Dès lors, il ne cessera d’en représenter à profusion dans un style hyperréaliste où elles semblent couler sur le chanvre, comme si on les faisait dégouliner, cette illusion d’optique provenant de la juxtaposition du blanc et du jaune et de la présence de parties non dessinées côtoyant des zones ombrées. Pareilles à de généreux espaces vides, ces gouttelettes de lumière créent un effet paradoxal entre le rebond de la tension et la fluidité de la gravité. Sous l’apparente simplicité de ces tableaux, la critique et le public ont su reconnaître de véritables œuvres.
La construction occupée par le musée épouse la forme d’un petit carré qui vient s’insérer dans un autre, plus grand, rappelant le caractère chinois 回
(hoe), lequel signifie « tour ». Lorsqu’il atteint l’âge de soixante ans, Kim Tschang-Yeul entreprit la réalisation de sa série
Récurrence, qui représente des gouttes d’eau tombées sur les idéogrammes du
Classique des mille caractères pour exprimer l’idée qu’il revient à ses origines chaque fois qu’il manie le pinceau. « Je suis né à Maengsan et suis parvenu jusqu’à l’île de Jeju sans me faire dévorer par les tigres », avait-il déclaré à l’occasion de l’ouverture de son musée, en septembre 2016. « Je souhaite passer ici le temps qu’il me reste à vivre si les requins ne me mangent pas ». Conformément à ses dernières volontés, il allait être enterré sous un arbre qui s’élève à côté du musée, dans cette île de Jeju qui fut une deuxième patrie, faute d’avoir pu retourner dans sa ville natale. Il demeure ainsi pour l’éternité parmi ses œuvres et auprès du musée auquel il a donné son nom.

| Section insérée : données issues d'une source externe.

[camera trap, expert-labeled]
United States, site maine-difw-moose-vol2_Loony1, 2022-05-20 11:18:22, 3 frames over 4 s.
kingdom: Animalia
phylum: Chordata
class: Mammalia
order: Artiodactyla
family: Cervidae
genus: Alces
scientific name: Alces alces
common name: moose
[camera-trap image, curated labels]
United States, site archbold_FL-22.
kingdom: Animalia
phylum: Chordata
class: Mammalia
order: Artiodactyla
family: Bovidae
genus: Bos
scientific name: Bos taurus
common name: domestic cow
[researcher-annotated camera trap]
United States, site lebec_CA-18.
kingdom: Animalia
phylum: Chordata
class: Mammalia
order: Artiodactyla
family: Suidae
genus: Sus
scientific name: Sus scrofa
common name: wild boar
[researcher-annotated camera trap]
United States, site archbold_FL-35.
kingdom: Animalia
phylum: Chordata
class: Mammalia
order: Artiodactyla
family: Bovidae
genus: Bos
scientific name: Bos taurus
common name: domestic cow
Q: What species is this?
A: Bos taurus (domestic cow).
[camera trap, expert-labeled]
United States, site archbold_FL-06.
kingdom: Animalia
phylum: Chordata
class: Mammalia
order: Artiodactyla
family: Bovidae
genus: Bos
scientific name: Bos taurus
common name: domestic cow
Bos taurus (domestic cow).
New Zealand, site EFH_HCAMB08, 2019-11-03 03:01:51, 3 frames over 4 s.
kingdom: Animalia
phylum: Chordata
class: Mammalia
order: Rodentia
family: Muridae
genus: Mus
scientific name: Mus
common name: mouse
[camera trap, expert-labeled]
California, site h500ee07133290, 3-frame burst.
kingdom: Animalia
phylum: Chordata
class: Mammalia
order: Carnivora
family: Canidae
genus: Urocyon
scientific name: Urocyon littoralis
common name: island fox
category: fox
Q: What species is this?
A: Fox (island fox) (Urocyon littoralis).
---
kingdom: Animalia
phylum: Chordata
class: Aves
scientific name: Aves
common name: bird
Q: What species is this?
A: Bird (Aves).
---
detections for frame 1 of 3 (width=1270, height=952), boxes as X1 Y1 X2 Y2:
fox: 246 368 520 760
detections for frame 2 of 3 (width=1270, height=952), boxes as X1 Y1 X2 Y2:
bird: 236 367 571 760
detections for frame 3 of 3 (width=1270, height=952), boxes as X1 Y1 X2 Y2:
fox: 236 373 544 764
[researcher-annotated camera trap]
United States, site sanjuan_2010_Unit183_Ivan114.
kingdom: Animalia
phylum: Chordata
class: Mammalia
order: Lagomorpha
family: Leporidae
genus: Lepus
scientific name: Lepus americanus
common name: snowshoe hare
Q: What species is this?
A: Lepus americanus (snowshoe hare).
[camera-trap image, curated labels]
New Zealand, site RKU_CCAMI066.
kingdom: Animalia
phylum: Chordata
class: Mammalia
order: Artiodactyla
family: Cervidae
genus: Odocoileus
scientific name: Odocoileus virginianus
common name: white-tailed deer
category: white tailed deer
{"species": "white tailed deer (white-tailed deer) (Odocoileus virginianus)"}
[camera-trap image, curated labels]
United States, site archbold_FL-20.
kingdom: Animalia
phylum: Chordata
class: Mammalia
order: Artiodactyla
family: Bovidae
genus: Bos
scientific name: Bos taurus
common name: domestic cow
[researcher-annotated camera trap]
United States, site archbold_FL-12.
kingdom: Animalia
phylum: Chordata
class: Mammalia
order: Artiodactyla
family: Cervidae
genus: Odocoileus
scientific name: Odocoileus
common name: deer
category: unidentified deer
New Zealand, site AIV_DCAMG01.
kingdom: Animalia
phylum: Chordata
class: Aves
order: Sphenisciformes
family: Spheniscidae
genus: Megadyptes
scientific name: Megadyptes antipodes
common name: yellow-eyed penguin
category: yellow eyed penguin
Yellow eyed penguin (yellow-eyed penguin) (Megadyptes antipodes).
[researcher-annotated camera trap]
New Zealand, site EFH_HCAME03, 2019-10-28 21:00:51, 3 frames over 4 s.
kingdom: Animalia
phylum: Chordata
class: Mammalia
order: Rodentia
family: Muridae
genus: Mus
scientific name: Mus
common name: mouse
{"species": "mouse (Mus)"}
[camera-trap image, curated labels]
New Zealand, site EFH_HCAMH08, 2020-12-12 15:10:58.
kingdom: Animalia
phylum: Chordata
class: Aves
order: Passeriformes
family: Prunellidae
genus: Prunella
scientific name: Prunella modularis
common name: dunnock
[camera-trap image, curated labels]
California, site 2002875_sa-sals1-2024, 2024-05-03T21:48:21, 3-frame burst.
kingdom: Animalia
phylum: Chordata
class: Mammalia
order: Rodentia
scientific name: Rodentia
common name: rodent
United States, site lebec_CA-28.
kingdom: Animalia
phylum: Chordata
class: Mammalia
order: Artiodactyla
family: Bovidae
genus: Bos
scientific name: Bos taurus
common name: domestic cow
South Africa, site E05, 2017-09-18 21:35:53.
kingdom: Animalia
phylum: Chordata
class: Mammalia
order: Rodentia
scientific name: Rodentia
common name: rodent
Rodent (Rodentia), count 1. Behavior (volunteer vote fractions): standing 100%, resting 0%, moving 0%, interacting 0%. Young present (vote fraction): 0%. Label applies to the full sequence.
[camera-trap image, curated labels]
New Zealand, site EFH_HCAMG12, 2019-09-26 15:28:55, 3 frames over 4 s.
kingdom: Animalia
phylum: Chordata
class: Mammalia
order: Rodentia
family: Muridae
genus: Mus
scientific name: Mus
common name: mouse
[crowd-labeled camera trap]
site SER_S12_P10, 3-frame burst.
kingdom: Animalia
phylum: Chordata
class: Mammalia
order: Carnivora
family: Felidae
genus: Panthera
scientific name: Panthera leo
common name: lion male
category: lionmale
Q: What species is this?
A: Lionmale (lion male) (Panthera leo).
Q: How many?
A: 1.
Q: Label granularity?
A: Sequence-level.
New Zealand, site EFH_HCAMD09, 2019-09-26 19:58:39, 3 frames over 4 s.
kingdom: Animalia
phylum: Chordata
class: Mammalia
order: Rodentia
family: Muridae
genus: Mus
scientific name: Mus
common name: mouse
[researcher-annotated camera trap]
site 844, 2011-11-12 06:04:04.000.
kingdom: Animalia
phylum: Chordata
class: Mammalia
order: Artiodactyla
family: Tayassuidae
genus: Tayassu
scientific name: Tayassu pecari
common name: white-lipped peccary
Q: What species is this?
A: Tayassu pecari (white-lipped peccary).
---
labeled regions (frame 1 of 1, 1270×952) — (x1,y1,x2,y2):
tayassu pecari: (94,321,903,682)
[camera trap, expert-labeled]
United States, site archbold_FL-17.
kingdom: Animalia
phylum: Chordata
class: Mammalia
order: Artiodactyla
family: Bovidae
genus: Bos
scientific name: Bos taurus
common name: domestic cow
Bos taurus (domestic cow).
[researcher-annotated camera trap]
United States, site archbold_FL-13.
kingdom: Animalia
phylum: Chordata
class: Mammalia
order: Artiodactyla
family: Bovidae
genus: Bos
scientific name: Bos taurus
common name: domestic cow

Adepte du mouvement de l’Art informel dans les années 1960, Kim Tschang-Yeul, dans les premiers temps, recourut à l’abstraction pour évoquer les meurtrissures infligées par la guerre, mais, après un premier tableau à gouttes d’eau exposé à Paris en 1972, il allait se consacrer à l’étude de ce sujet et à sa représentation au moyen de matériaux divers comme le papier journal, le chanvre, le sable ou du bois venant de planches.
© Musée d’art Kim Tschang-Yeul•Jeju
Récurrence, 2012. Acrylique sur chanvre, 195 × 300 cm. À la fin de la première moitié des années 1980, Kim Tschang-Yeul entreprit sa série Récurrence qui représente des gouttes d’eau au premier plan, sur fond d’idéogrammes tirés du Classique des mille caractères, une œuvre emblématique de la philosophie et de la spiritualité orientales.